Tareas
A. Copie literalmente el fragmento del texto sobre la Revolución Francesa que comienza con las palabras que contienen "La Revolución Francesa" y termina con "hasta nuestros días.".
B. Reescriba de forma más breve el párrafo del texto sobre la Revolución Francesa que empieza con «La Revolución Francesa es uno de los grandes mitos», conservando sus datos principales.

Texto fuente
La Revolución Francesa es uno de los grandes mitos de la Modernidad, que ha disimulado su condición anticristiana falseando buena parte de su contexto y su realidad. Pero los historiadores de las últimas décadas están dando la vuelta a esa falacia mitológica desde muy variados puntos de vista. 

En un reciente dossier especial sobre la Revolución de 1789, el director de la publicación católica independiente La Nef, Christophe Geffroy, entrevista a Patrice Gueniffey, uno de esos especialistas, con motivo de la publicación de su último libro, escrito en colaboración con François-Guillaume LorrainRevoluciones francesas desde la Edad Media hasta nuestros días.

Registros de relaciones espaciales:
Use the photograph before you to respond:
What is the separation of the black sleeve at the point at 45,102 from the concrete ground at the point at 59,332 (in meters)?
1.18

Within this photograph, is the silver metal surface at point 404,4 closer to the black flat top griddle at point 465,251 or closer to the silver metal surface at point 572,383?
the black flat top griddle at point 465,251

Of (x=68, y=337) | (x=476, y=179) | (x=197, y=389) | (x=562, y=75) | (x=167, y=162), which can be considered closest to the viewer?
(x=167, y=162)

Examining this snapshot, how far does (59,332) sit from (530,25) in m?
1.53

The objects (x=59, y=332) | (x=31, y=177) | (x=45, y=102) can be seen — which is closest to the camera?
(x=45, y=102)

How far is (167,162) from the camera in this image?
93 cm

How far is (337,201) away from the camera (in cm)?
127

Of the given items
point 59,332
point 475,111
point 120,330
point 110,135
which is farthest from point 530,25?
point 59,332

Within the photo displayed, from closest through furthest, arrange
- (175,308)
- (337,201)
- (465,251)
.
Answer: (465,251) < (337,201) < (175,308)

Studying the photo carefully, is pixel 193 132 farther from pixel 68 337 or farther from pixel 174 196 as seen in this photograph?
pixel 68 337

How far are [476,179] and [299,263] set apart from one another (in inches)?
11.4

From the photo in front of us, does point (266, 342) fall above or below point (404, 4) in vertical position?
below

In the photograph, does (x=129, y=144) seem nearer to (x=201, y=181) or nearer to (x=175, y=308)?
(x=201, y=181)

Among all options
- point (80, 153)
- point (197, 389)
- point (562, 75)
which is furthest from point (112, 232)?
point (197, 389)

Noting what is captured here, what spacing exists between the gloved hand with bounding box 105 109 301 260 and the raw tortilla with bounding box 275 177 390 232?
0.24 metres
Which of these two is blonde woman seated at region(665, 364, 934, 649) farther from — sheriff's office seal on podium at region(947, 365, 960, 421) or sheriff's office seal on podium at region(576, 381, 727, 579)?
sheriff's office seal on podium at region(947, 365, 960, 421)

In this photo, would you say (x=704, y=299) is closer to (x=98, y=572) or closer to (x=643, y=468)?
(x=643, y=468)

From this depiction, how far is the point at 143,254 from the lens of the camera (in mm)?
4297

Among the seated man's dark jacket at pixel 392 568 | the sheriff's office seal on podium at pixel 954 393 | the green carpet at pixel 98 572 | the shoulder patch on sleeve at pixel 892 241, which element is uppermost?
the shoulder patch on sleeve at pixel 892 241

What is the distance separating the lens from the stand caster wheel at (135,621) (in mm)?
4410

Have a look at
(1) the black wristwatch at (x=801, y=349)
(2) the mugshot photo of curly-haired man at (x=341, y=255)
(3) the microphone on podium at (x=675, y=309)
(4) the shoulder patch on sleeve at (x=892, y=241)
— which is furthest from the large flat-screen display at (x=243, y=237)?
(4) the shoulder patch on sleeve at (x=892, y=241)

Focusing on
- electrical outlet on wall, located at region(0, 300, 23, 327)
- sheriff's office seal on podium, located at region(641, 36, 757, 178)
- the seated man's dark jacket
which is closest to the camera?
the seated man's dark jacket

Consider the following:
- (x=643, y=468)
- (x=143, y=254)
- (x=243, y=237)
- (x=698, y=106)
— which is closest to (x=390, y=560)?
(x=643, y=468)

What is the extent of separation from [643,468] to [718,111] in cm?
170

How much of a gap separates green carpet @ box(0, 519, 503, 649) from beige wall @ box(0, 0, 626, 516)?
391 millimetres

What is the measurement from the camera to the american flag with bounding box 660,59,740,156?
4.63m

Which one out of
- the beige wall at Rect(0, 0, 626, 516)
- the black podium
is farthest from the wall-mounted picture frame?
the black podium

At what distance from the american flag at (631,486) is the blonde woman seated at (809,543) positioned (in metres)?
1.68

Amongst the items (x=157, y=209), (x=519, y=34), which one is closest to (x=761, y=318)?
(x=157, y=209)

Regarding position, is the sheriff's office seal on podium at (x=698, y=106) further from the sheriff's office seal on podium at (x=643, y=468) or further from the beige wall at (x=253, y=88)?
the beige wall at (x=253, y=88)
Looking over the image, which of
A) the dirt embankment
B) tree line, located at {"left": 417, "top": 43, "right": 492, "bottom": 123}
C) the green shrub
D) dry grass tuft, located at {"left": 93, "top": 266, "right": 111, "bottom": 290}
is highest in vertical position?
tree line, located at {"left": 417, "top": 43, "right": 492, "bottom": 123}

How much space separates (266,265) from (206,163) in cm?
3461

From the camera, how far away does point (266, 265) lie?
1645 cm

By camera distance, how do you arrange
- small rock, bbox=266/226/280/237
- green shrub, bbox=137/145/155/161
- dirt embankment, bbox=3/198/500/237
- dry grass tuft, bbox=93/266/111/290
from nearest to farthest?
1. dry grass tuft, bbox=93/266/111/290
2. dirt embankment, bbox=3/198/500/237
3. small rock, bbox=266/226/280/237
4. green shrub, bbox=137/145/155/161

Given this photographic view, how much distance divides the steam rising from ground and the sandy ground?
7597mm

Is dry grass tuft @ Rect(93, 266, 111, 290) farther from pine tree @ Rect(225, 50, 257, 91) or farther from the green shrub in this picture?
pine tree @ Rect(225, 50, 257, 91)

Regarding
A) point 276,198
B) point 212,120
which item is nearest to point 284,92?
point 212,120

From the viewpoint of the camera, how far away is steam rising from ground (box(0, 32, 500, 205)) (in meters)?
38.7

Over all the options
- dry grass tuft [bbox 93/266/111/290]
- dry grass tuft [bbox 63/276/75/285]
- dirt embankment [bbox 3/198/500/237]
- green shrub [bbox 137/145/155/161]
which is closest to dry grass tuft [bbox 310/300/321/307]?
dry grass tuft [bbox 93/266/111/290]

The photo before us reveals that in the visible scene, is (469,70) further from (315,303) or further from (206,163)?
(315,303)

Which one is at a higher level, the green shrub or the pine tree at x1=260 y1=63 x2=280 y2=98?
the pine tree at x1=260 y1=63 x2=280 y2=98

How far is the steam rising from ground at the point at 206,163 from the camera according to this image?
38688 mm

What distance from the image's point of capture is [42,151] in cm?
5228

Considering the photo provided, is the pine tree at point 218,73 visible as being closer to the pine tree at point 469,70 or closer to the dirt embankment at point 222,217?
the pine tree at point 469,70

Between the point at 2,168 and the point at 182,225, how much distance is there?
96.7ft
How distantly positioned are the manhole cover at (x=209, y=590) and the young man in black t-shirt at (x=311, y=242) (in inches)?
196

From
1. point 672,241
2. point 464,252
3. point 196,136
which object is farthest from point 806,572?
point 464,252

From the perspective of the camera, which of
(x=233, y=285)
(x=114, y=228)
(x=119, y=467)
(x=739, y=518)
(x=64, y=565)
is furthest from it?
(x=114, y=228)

Respuestas correctas
A.
La Revolución Francesa es uno de los grandes mitos de la Modernidad, que ha disimulado su condición anticristiana falseando buena parte de su contexto y su realidad. Pero los historiadores de las últimas décadas están dando la vuelta a esa falacia mitológica desde muy variados puntos de vista. 

En un reciente dossier especial sobre la Revolución de 1789, el director de la publicación católica independiente La Nef, Christophe Geffroy, entrevista a Patrice Gueniffey, uno de esos especialistas, con motivo de la publicación de su último libro, escrito en colaboración con François-Guillaume LorrainRevoluciones francesas desde la Edad Media hasta nuestros días.

B. La Revolución Francesa, gran mito de la Modernidad, ha ocultado su carácter anticristiano distorsionando gran parte de su contexto y su realidad. No obstante, los historiadores de las últimas décadas están desmontando esa falacia desde enfoques muy diversos.